O casal Diva Depressão, formado por Edu Camargo e Fiih Oliveira, já levanta a bandeira da representatividade LGBT+ na internet, mesmo que de forma implícita, há mais de 10 anos. E tudo começou de maneira despretensiosa, pelo Facebook, quando Fiih criou uma página na rede social com memes sobre divas pop.
Hoje o casal, junto, tem mais de 1 milhão de seguidores no Instagram e mais de 3,2 milhões no Youtube, sua principal plataforma. Entre as diversas produções de impacto na internet, um dos programas mais aguardados pelos seguidores dos “meninos do Diva” é o reality “Corrida das Blogueiras”, que neste ano chega à quinta temporada, que já foi gravada e estreia no dia 7 de novembro.
“Neste ano o processo seletivo dos participantes foi um pouco mais longo, queríamos ter muita certeza sobre eles, foram várias entrevistas com a equipe. Nas temporadas passadas, eles [os participantes] já tinham o acompanhamento com o psicólogo durante o reality e a exibição dos episódios, mas neste ano a gente trouxe o psicólogo para a fase de seletivas também, para entendermos melhor os perfis”, diz Edu em entrevista exclusiva ao iG Queer.
“A cada ano que passa a gente consegue trazer uma galera com um nível muito alto e a gente até se surpreende que essa galera se inscreve no canal, que se interessa em estar no programa, porque a partir do momento que a gente abriu [as inscrições para criadores sem limites de seguidores, a gente recebe vídeos [de inscrição] de gente já muito grande na internet. Então, para nós também é sempre uma surpresa.”
Uma década de internet
Edu conta que nestes mais de 10 anos de estrada, o casal “nunca ficou fazendo a mesma coisa”. Primeiro veio a página no Facebook, depois de um tempo um blog, e os perfis no Instagram e no Twitter - agora X.
“A internet muda muito. Lá em 2012, quando a gente criou a página [no Facebook do 'Diva [Depressão]', já era um pouco assim também, as coisas já eram um pouco descartáveis, você aparecia ‘aqui’, e no outro dia já ‘sumia’. Muitas páginas que começaram com a gente, hoje em dia mal ouço falar delas, e acho ruim isso porque era uma galera que fazia uns memes legais, que produzia um conteúdo bacana.”

□ □ □ □ □ □ □

■ **Sua tarefa**: Que plataformas da internet o texto acima sobre o casal Diva Depressão menciona pelo nome? Liste todas.

■ **Material apresentado**:

□ □ □ □ □ □ □

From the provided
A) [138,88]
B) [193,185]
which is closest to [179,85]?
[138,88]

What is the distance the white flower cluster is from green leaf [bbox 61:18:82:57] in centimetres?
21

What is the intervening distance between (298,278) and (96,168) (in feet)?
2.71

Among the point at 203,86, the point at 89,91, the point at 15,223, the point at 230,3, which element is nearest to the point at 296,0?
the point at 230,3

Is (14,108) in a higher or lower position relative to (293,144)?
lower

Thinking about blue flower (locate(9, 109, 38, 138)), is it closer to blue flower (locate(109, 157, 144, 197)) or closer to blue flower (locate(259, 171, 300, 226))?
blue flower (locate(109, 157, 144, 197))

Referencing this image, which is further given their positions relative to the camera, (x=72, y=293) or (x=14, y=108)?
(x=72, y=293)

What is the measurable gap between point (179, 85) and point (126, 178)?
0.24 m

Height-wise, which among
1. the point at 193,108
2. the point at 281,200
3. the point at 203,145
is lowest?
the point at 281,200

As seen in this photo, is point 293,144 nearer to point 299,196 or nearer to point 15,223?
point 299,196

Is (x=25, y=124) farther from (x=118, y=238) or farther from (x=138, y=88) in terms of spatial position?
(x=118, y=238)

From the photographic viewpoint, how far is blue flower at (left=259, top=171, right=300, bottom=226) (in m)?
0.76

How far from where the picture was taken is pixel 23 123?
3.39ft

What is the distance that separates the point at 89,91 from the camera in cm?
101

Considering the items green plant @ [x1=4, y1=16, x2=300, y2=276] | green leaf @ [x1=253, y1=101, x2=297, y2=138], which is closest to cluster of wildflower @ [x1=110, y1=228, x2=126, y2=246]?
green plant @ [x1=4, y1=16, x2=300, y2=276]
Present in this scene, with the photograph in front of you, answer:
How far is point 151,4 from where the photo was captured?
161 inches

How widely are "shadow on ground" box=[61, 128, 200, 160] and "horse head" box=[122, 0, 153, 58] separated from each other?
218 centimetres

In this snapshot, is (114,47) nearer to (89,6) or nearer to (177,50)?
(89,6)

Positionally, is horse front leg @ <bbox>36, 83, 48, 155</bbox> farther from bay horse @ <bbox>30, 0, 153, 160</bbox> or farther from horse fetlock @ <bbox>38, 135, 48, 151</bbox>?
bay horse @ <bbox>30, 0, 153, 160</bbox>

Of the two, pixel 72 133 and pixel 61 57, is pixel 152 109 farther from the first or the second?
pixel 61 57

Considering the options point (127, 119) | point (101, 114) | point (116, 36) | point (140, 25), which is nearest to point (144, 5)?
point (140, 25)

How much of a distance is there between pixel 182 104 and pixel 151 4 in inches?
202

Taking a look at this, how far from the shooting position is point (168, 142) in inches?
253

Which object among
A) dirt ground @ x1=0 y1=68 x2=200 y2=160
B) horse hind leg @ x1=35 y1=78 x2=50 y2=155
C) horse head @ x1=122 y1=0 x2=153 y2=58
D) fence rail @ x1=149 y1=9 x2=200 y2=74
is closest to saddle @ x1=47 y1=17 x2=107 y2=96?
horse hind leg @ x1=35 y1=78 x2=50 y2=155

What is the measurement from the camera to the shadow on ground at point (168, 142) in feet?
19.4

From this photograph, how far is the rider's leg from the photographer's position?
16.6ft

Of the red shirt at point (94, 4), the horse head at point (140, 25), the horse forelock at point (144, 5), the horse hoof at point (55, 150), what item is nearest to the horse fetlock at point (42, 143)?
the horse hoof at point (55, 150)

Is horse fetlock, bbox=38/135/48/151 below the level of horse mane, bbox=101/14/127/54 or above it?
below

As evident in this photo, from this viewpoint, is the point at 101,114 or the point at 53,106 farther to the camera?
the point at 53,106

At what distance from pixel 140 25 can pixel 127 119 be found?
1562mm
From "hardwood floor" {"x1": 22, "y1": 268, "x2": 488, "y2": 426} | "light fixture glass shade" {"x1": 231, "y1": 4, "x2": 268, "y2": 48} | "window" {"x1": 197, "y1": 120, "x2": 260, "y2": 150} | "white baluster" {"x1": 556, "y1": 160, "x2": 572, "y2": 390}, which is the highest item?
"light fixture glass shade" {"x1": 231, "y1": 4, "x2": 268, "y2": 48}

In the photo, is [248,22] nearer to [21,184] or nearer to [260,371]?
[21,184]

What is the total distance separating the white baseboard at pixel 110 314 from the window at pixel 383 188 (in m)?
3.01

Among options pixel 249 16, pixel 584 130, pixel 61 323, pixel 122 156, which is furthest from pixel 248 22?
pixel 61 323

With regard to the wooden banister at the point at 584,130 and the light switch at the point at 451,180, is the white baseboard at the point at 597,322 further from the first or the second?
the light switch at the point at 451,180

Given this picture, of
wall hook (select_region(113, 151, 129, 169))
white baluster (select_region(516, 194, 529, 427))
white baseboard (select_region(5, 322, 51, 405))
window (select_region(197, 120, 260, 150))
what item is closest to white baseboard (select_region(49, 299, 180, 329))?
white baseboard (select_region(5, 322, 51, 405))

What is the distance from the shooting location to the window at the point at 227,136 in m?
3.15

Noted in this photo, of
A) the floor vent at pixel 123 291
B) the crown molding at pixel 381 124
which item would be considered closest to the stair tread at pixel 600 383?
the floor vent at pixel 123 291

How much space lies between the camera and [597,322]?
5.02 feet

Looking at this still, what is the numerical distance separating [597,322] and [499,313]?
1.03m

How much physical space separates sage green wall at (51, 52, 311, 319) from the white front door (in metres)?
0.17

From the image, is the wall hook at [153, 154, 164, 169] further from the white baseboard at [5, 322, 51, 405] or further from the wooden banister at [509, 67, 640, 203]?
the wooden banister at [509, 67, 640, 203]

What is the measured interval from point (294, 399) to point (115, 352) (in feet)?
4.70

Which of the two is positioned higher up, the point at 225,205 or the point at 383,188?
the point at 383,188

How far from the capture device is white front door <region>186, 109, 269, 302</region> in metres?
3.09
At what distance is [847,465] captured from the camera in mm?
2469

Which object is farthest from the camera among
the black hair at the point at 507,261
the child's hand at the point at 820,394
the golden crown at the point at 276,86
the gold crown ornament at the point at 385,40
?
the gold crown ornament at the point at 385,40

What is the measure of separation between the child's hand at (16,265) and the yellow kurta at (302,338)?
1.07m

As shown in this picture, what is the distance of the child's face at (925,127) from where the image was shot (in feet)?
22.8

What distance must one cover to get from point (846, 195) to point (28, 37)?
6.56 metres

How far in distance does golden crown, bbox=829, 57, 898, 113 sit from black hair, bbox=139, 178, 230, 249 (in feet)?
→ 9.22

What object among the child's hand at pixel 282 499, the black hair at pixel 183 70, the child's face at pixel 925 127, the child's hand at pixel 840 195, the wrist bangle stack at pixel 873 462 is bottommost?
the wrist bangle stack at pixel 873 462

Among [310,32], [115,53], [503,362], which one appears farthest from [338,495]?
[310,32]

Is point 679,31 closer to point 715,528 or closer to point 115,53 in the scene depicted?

□ □ □ □ □ □ □

■ **Resultado obtido**:
Facebook
Instagram
Youtube
Twitter (agora X)